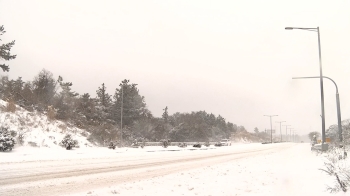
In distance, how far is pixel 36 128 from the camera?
3152 centimetres

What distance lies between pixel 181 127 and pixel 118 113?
19.4 meters

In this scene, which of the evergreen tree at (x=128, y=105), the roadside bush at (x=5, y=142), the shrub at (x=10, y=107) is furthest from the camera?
the evergreen tree at (x=128, y=105)

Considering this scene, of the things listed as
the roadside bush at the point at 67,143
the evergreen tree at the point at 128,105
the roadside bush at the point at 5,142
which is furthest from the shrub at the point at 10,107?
the evergreen tree at the point at 128,105

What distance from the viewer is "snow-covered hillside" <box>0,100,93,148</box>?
2883 centimetres

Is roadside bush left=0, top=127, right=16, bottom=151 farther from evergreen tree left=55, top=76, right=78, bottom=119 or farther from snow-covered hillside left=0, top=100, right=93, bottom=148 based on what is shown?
evergreen tree left=55, top=76, right=78, bottom=119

··········

■ **Your goal**
Copy out all the material above with every "roadside bush" changed to "roadside hedge" and nothing else altered. Leave the pictures out.

■ **Output for this exercise**
In distance, how far is pixel 36 128 from the camera?
3152 centimetres

What distance lies between pixel 181 127 and pixel 118 113?
19.4 meters

In this scene, which of the evergreen tree at (x=128, y=105), the roadside hedge at (x=5, y=142), the shrub at (x=10, y=107) is furthest from the camera?
the evergreen tree at (x=128, y=105)

Considering this scene, of the things listed as
the roadside hedge at the point at 67,143
the evergreen tree at the point at 128,105
the roadside hedge at the point at 5,142
which is furthest from the shrub at the point at 10,107?
the evergreen tree at the point at 128,105

What distance from the viewer is "snow-covered hillside" <box>0,100,93,148</box>?
2883 centimetres

Is roadside hedge left=0, top=127, right=16, bottom=151 farther from evergreen tree left=55, top=76, right=78, bottom=119 or farther from snow-covered hillside left=0, top=100, right=93, bottom=148 based on what is shown?
evergreen tree left=55, top=76, right=78, bottom=119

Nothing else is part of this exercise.